◆ 引用文 ◆
# # #

2.「戦略概念」から伺われる脅威認識と戦略の変化
2-1 1991年戦略概念
2-1-1 脅威認識
東西冷戦の終結により、NATO にとっての大規模かつ差し迫った潜在的脅威は消滅したとの認識を示しつつも、一方で、将来的な不確実性や安全保障上のリスクは残っているとし、
その例として、中欧・東欧諸国が直面している国内における経済・社会・政治上の困難や、民族・領土紛争などにより引き起こされる地域の不安定化を挙げている。
2-1-2 戦略
多種多様で予測が困難なリスクに対応することをNATO の課題として挙げることにより、同盟の存在意義を示している。他方、軍事的観点からは、必要に応じて前方防衛におけるプレゼンスを縮小し、柔軟反応戦略のコンセプトを修正し核への依存を低下させ、NATO 軍の全体としての規模やレディネス態勢を削減させるとしている。このことから、大規模部隊の配備による伝統的な集団防衛重視の姿勢から、展開力、機動力、柔軟性の高い小規模部隊により、多様化する任務に適切に対応できる体制へと変化しようとする試みが伺える。
2-2 1999 年戦略概念
2-2-1 脅威認識
1991年戦略概念では抽象的であったNATO にとってのリスクを、1999 年戦略概念では約10 年の実践を経てより具体化させたことが特徴である。即ち、NATO に対する大規模な侵略の可能性は極めて低いものの、NATOの周辺における経済危機、民族・宗教・領土の紛争、人権の侵害、国家の破たんなどの地域的危機を含む予測困難な多様な軍事的、非軍事的リスクをNATOの潜在的脅威として挙げている。

# # #

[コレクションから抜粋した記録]
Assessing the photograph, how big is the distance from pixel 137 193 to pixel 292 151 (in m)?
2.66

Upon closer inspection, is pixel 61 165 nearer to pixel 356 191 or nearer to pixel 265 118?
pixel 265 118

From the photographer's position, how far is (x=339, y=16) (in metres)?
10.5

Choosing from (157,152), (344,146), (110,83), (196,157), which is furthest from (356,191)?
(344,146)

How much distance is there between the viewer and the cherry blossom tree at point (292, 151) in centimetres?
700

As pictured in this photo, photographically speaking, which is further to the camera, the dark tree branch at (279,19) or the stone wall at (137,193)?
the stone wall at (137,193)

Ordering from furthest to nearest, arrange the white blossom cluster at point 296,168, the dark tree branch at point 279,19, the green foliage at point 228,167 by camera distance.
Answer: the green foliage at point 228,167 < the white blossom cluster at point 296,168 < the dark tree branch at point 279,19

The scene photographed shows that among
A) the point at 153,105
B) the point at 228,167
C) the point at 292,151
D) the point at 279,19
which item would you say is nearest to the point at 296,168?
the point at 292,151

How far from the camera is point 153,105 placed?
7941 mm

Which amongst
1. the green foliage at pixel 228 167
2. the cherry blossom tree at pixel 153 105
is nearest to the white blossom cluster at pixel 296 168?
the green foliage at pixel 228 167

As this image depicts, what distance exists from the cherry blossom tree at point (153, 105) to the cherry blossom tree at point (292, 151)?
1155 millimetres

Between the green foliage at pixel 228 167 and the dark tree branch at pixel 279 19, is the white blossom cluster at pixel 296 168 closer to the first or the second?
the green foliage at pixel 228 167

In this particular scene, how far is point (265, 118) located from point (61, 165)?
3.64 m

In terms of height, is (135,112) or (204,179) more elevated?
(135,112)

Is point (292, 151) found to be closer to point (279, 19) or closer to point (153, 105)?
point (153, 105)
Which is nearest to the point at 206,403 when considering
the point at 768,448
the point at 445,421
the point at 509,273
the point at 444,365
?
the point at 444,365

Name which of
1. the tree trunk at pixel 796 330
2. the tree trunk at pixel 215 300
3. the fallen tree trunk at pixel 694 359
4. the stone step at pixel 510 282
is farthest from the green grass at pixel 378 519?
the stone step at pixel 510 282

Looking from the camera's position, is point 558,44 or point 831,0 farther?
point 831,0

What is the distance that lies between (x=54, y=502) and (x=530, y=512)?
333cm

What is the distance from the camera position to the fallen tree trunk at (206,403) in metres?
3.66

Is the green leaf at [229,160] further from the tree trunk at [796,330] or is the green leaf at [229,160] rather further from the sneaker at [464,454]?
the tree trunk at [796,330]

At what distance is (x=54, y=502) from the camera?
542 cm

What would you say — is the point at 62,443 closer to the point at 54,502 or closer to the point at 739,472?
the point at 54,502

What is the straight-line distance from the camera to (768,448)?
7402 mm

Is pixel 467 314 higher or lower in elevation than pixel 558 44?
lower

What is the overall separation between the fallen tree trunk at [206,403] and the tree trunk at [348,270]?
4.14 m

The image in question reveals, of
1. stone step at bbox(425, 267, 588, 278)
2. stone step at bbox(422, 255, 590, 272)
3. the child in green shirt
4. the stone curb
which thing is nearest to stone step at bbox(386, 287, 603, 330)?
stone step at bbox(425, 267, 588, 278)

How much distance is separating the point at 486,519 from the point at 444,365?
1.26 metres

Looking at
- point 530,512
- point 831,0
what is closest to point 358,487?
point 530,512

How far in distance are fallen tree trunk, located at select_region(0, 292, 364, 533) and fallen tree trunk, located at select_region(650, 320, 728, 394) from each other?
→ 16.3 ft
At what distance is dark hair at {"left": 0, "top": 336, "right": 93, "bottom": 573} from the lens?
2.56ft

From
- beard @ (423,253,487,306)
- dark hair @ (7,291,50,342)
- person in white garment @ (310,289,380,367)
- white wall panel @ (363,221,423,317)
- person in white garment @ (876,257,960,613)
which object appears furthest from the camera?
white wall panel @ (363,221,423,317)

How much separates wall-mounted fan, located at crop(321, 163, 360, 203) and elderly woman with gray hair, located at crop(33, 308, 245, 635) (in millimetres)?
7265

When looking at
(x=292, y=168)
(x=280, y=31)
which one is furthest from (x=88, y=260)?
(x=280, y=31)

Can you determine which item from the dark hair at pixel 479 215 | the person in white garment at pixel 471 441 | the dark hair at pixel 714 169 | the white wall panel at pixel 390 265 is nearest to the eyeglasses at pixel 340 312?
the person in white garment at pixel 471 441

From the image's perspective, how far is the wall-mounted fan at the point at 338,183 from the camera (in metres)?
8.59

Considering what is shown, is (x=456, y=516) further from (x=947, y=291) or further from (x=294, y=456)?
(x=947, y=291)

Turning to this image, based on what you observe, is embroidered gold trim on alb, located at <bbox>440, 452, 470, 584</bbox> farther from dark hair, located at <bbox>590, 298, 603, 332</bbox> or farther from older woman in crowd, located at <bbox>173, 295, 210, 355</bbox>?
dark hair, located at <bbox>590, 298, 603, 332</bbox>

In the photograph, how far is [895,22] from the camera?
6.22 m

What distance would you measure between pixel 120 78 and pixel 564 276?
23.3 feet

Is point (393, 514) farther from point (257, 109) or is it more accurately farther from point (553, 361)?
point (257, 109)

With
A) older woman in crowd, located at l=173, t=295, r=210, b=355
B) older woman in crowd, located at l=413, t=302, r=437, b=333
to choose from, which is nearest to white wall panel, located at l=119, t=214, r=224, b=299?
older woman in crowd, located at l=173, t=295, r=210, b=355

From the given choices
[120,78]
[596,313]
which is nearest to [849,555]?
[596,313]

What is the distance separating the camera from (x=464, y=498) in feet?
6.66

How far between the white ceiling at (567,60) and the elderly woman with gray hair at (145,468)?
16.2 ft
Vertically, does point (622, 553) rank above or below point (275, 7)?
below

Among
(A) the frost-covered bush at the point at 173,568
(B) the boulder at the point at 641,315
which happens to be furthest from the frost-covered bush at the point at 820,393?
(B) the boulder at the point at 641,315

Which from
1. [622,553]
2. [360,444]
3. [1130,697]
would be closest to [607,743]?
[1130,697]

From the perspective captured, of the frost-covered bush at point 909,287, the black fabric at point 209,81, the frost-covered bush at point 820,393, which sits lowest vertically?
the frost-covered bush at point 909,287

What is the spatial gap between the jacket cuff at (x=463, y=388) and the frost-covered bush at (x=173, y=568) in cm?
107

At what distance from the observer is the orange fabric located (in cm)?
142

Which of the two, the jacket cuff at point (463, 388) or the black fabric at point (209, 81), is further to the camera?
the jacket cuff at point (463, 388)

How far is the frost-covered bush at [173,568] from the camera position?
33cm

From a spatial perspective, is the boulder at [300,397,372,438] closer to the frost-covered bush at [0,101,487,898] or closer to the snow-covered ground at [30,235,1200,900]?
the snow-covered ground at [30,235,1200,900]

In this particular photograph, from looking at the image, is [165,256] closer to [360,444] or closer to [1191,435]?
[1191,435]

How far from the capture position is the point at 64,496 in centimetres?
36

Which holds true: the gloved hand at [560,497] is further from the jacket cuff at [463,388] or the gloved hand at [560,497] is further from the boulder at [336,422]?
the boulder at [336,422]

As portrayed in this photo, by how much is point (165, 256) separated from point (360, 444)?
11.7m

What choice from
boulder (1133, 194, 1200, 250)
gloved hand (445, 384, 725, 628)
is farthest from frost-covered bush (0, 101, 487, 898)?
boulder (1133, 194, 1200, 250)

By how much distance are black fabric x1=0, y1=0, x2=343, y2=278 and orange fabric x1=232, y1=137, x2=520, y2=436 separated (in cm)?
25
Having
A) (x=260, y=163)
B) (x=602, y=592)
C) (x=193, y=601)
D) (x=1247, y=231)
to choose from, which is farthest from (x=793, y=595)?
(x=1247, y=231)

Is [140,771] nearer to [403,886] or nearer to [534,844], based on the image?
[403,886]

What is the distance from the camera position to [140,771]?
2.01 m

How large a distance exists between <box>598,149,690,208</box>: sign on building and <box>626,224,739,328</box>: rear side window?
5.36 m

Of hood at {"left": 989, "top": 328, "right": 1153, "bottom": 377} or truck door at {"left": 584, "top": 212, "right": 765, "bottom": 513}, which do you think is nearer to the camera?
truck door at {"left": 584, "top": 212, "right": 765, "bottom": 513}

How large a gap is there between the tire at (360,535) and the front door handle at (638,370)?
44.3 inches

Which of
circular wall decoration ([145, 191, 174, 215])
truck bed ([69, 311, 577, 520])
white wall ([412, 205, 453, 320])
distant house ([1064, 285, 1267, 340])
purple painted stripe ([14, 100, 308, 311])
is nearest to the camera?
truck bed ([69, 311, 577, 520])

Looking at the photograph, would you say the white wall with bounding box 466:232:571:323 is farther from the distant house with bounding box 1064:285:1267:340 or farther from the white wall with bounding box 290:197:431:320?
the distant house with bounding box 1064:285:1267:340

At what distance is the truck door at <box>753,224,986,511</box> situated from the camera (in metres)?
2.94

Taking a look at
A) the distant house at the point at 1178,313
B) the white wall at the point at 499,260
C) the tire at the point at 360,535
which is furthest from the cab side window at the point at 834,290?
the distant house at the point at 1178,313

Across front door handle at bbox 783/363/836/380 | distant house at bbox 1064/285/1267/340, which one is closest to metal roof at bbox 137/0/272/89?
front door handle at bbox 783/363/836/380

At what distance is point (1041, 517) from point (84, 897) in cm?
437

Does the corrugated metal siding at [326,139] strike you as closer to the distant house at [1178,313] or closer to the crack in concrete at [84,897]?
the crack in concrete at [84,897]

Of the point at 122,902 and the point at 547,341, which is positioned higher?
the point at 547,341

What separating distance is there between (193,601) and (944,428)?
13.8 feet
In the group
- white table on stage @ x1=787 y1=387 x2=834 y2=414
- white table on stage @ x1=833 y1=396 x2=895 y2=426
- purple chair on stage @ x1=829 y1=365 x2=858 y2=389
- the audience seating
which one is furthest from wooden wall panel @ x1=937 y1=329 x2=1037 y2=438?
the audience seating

# # #

◆ 記述課題 ◆
NATOの戦略概念に関する文章を、一字も変えずに全文出力してください。

◆ 課題の結果 ◆
2.「戦略概念」から伺われる脅威認識と戦略の変化
2-1 1991年戦略概念
2-1-1 脅威認識
東西冷戦の終結により、NATO にとっての大規模かつ差し迫った潜在的脅威は消滅したとの認識を示しつつも、一方で、将来的な不確実性や安全保障上のリスクは残っているとし、
その例として、中欧・東欧諸国が直面している国内における経済・社会・政治上の困難や、民族・領土紛争などにより引き起こされる地域の不安定化を挙げている。
2-1-2 戦略
多種多様で予測が困難なリスクに対応することをNATO の課題として挙げることにより、同盟の存在意義を示している。他方、軍事的観点からは、必要に応じて前方防衛におけるプレゼンスを縮小し、柔軟反応戦略のコンセプトを修正し核への依存を低下させ、NATO 軍の全体としての規模やレディネス態勢を削減させるとしている。このことから、大規模部隊の配備による伝統的な集団防衛重視の姿勢から、展開力、機動力、柔軟性の高い小規模部隊により、多様化する任務に適切に対応できる体制へと変化しようとする試みが伺える。
2-2 1999 年戦略概念
2-2-1 脅威認識
1991年戦略概念では抽象的であったNATO にとってのリスクを、1999 年戦略概念では約10 年の実践を経てより具体化させたことが特徴である。即ち、NATO に対する大規模な侵略の可能性は極めて低いものの、NATOの周辺における経済危機、民族・宗教・領土の紛争、人権の侵害、国家の破たんなどの地域的危機を含む予測困難な多様な軍事的、非軍事的リスクをNATOの潜在的脅威として挙げている。